Quiero
cerrar los ojos mientras el sol declina por el oeste y su fulgor rojizo
enciende el cielo, apoteósico. Quiero seguir la dulce luz que penetra suave
como caricia en las estancias e ilumina con su foco, cada rincón de nuestra
casa. Soñar que seguimos aquí, de alguna forma, tal como éramos entonces, tal y
como fuimos y seremos siempre.
Continuar
sumida en esos instantes donde parece percibirse la sutil frontera de lo
imposible, de lo intangible, de lo imaginable, de lo esperable y quebrar los
límites que nos separan. Dejar fluir al silencio que se expande, en suspenso,
flotando sobre la energía residual que el tiempo ha dejado impresa como huellas
dactilares inequívocas y únicas.
Todo
habita dentro y fuera de mí como un portentoso cosmos que es, a la vez, el todo
y la nada. Un mar de opuestos que se aman desde lo remoto. Certeza de que este
Amor perdura.
Días
de viento se anuncian, balanceando el carillón de la terraza, donde un pájaro
azul sacude sus alas mientras suenan sus tubos como campanillas y espantan al
espectro de la tristeza.
Nadie
quiere al fantasma triste. Hay premura por olvidar que siquiera existe cuando
todos andan persiguiendo la felicidad, atrapando burbujas de momentos y
convidándolos, a la fuerza, mientras se siguen escurriendo de entre las manos.

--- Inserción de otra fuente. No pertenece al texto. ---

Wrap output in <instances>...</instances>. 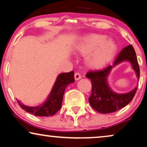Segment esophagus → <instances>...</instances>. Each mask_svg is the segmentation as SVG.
I'll use <instances>...</instances> for the list:
<instances>
[{
    "mask_svg": "<svg viewBox=\"0 0 147 147\" xmlns=\"http://www.w3.org/2000/svg\"><path fill=\"white\" fill-rule=\"evenodd\" d=\"M74 78H75L76 80H79L82 78V76L79 73H76L74 74Z\"/></svg>",
    "mask_w": 147,
    "mask_h": 147,
    "instance_id": "obj_1",
    "label": "esophagus"
}]
</instances>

No se permite mirarle a la cara y reconocerse en ese rostro, solo se publican
las instantáneas de momentos jubilosos y triunfantes, aunque sean el artificio
falso de un consumo vertiginoso que siempre tiene hambre de más.
Quiero
abrazar la debilidad que también me honra, plácida y serena. Admitir que ese
paisaje también esperaba mis ojos para ser contemplado, justo ahora, cuando
acontece. Ser espectadora de quien fui, de quien soy y apreciar mis propios
colores que, tal vez, luzcan mañana.